The death of activist/anthropologist David Graeber last week was a cruel loss in these already-difficult times. Graeber was only 59....he clearly had many more dazzling books ahead of him....and those of us questing for system-change as multiple crises converge, took great inspiration from his thinking.
As a student of human societies, he had much to say not only about the human condition but about structures of social organization as they have played out over millennia. Even more: he applied this knowledge by fearlessly critiquing the pathologies of global capitalism – and then proposing and agitating for serious alternatives.
This is not usually a career-advancing move for an academic. And in fact, he famously ran afoul of Yale University for his radical activism. When Yale indicated that he would not be kept on as a professor there despite his obvious brilliance, over 4,500 students signed a petition supporting him. But he lost the battle and was forced to move on to the greener fields of Great Britain. He eventually ended up at the London School of Economics.
I was bowled over by Graeber’s 2011 masterwork, the book Debt, which properly reframed finance as a preeminently political and social issue. I also took a great deal from Graeber’s extended critique of bureaucracy, The Utopia of Rules, and from his Bullshit Jobs, about the pointless jobs that capitalist hierarchies produce. Toward an Anthropological Theory of Value: The False Coin of Our Own Dreams is one of his lesser-known early works, but I found it a rare treat amidst the vast economics literature that regards “value” as a simple issue: market price = value.
Graeber’s work on this topic eventually brought him into an orbit with me and my colleagues Silke Helfrich and Michel Bauwens. With Graeber, we co-organized a workshop in 2016 on the meaning of value. The title of the report from that event says it all: “Re-imagining Value: Insights from the Care Economy, Commons, Cyberspace, and Nature.”
Progressives and other would-be political change agents are at a singular disadvantage in their advocacy efforts, said David, because they don’t have a serious, shared theory of value that can challenge the prevailing price theory of value used by economists. I regret to say that our workshop didn’t solve this problem, but we did clarify many theoretical issues and generate some promising lines of inquiry. It remains a topic that new economy movements should take pains to address.
This was my sole personal encounter with Graeber, and it confirmed what I had heard from many sources – that he was a quirky polymath and absolutely authentic person. But he never let his daring ideas get clotted up with academic posturing or decorous euphemisms. David spoke earnestly from the heart, with intellectual sophistication, personal courage, and an off-kilter sense of the absurd.
He was the moving epicenter of a global network of brilliant friends and co-conspirators, each of whom fed his capacious imagination even as he generously returned the favor, throwing off bright sparks and providing intellectual and personal support. Many observers have noted that Graeber originated the Occupy movement phrase, “We are the 99%.” But he demurred, saying that he only came up with the idea of “the 99%.” Others on the Occupy organizing team came up with “We” and “are,” proving that committees can often do great work, he crowed.

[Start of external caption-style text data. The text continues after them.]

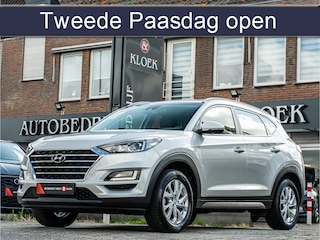 Hyundai Tucson 1.6 GDI Comfort ORG NL LEDER CAMERA STOELVERW CRUISE DAB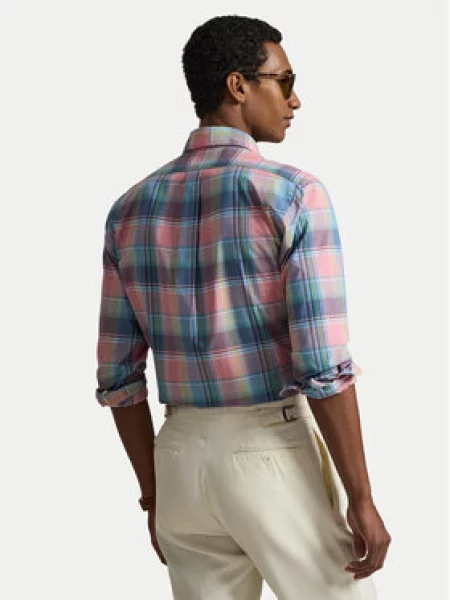 Košeľa Polo Ralph Lauren ružová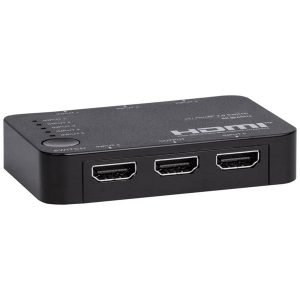 سوئیچ 5 پورت HDMI فرانت مدل FN-S251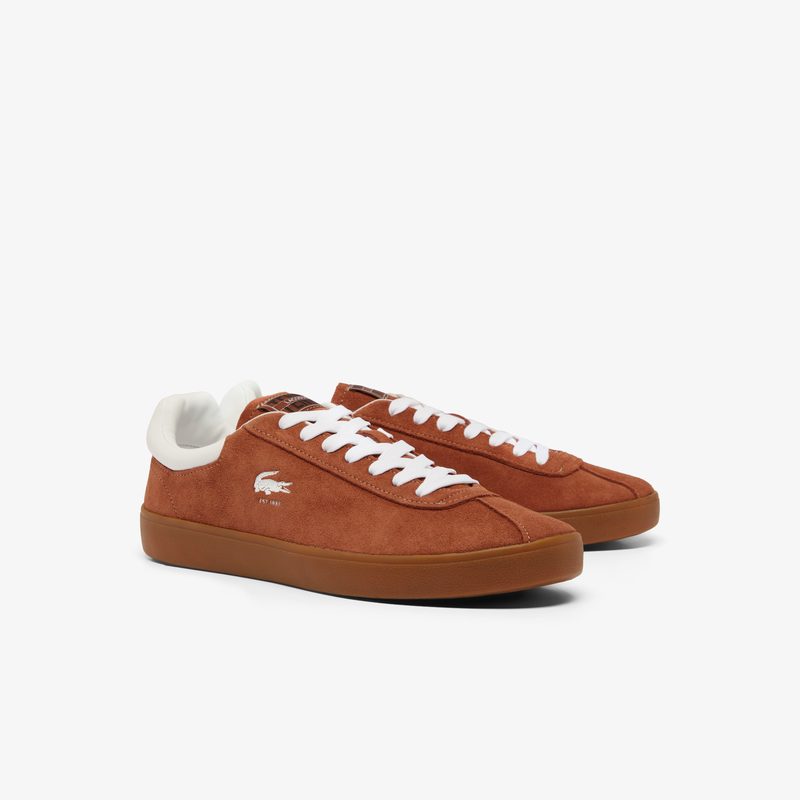 Мужские кеды Lacoste BASESHOT 224 1 SMA 2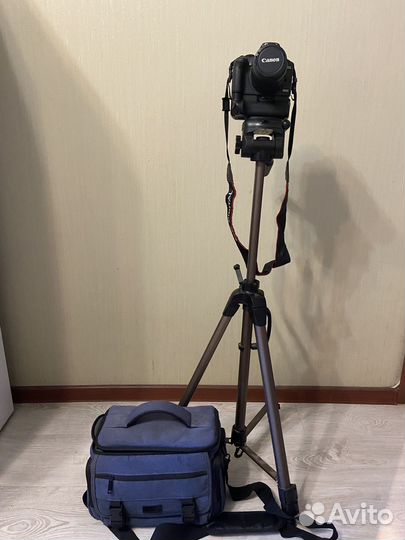 Фотоаппарат canon eos 500d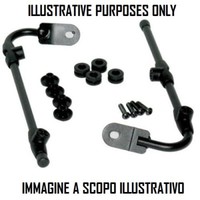 D2111KIT Givi Halterungs-Kit FüR Yamaha X-MAX 250 2014 2015 2016 2017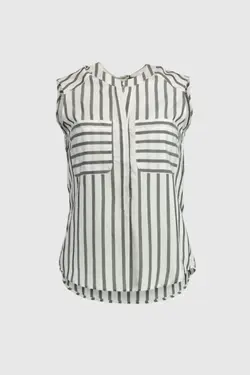 شومیز راه راه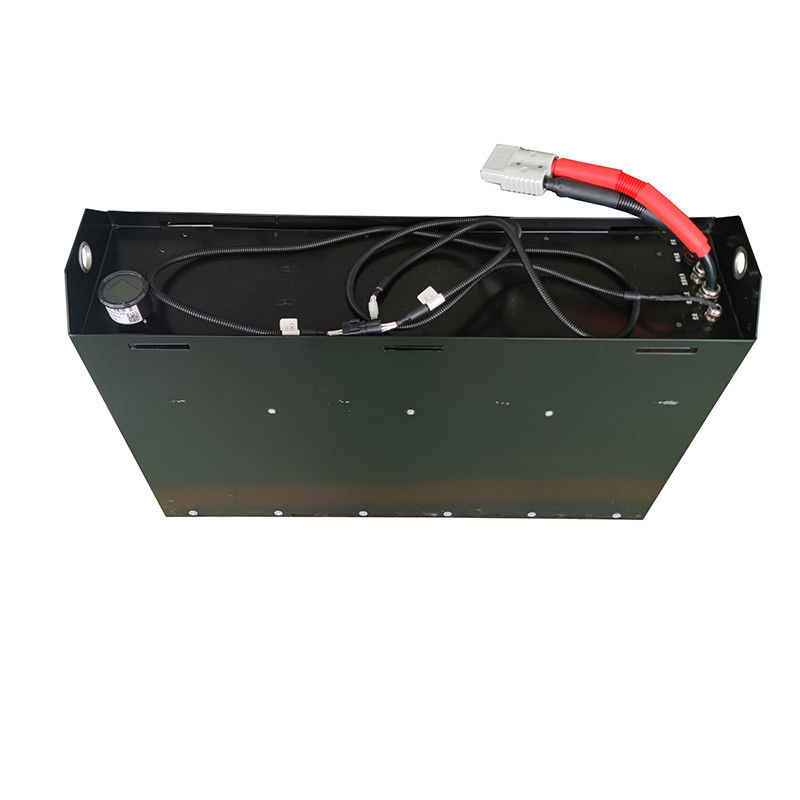 Ciclo di vita 20-60C 1000 volte batteria stacker elettrica per un lungo ciclo di vita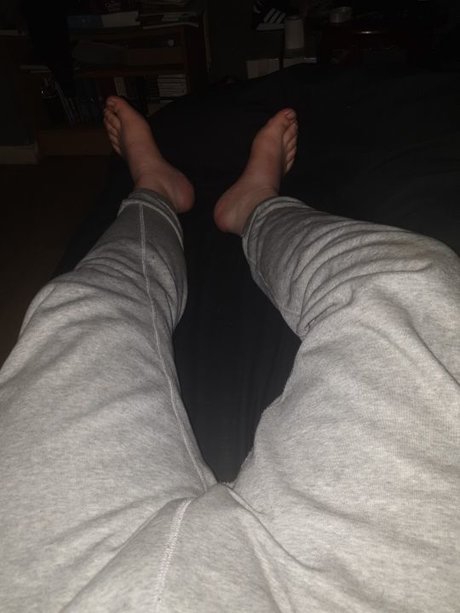 Foto nua vazada do OnlyFans de Leescally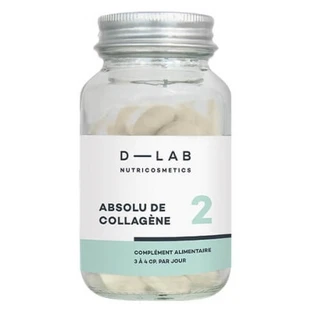 D-Lab Nutricosmetics Voedingssupplementen D-Lab Nutricosmetics Collagen Absolute Voorraad voor 1 maand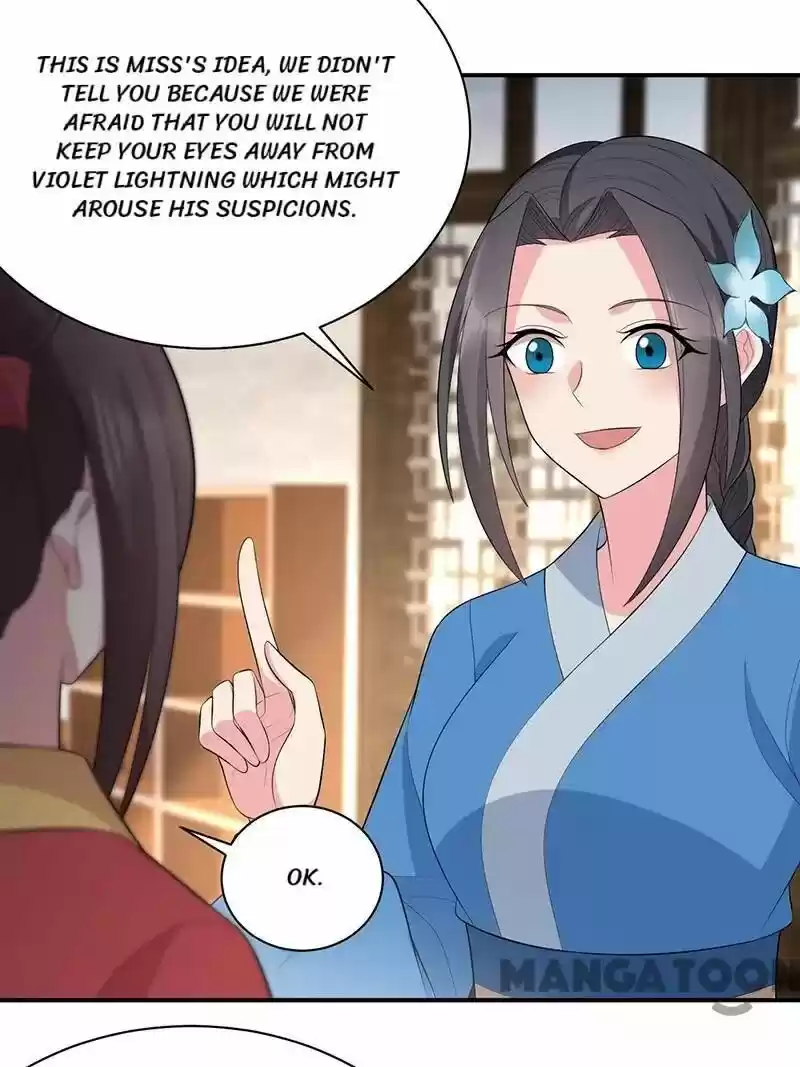 Revenge of a Fierce Princess ch.264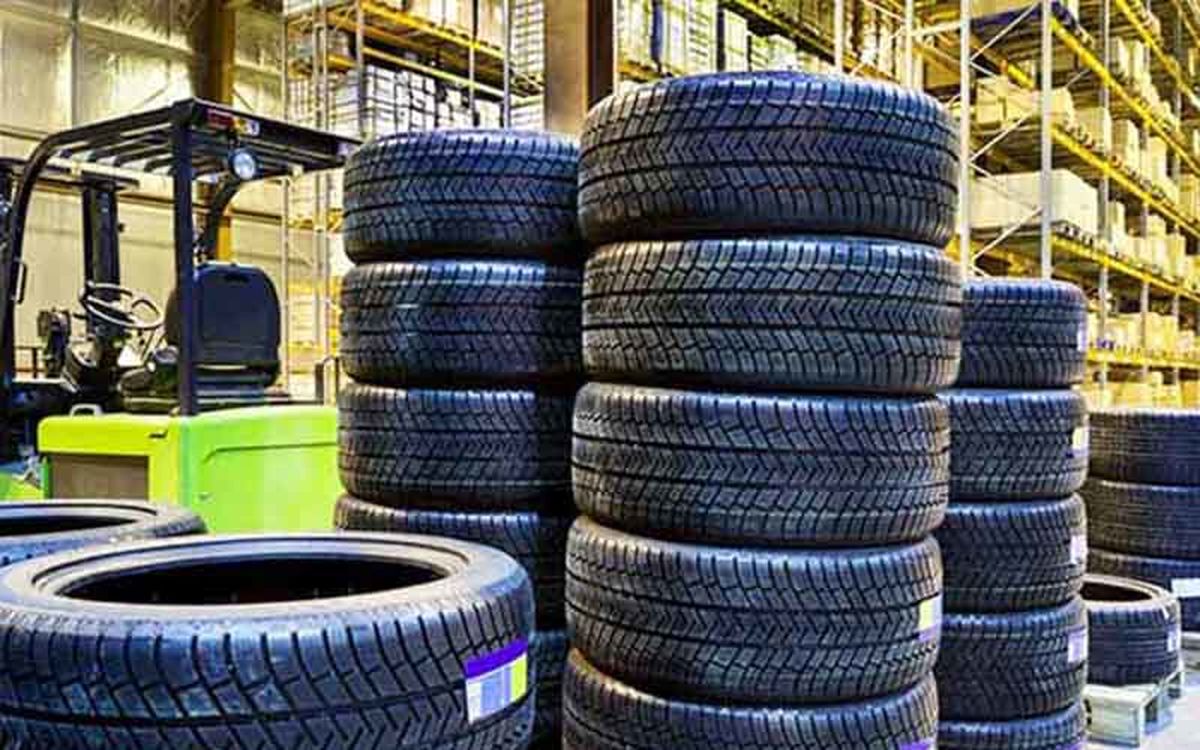 عرضه مستقیم ۷۰۰ هزار حلقه تایر به بازار/ فروش در سامانههای اینترنتی فعلا منتفی است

As Graeber’s fame grew, he objected to being pigeonholed as the “anarchist anthropologist,” as if that were a standing identity. He regarded anarchism as something you do, not as an identity. This was of a piece with his rejection of formal roles and the tyranny of reputation. What could be more satisfying and generative than being a fully alive, curious, questing, adventurous human being?
I think this was ultimately what enabled him to come up with such astute judgments and astringent commentary in his books. I still remember his point about debt: “For me, this is what’s so pernicious about the morality of debt: the way that financial imperatives constantly try to reduce us all, despite ourselves, to the equivalent of pillagers, eyeing the world simply for what can be turned into money.”
Or: “The ultimate, hidden truth of the world is that it‘s something that we make, and could just as easily make differently.”
Or: "Whenever someone starts talking about the 'free market,' it's a good idea to look around for the many with the gun. He's never far away."
It feels gratuitous to repeat much of what has appeared on Twitter and other venues of appreciations for Graeber. For those unfamiliar with him, here is a link to the New York Times obit for him, and here is Rebecca Solnit’s appreciation in The Guardian.
I now realize how much comfort I took just from knowing Graeber was out there. I could count on him applying his deep and subtle scholarship to the problems of our time – and suggesting ingenious pathways forward, starting with ourselves. He was always scheming up new activist strategies, blending his antic imagination with serious purpose. And what could be more valuable, in the end, than responding to the human predicament with authenticity, serious thought, personal generosity, and humor?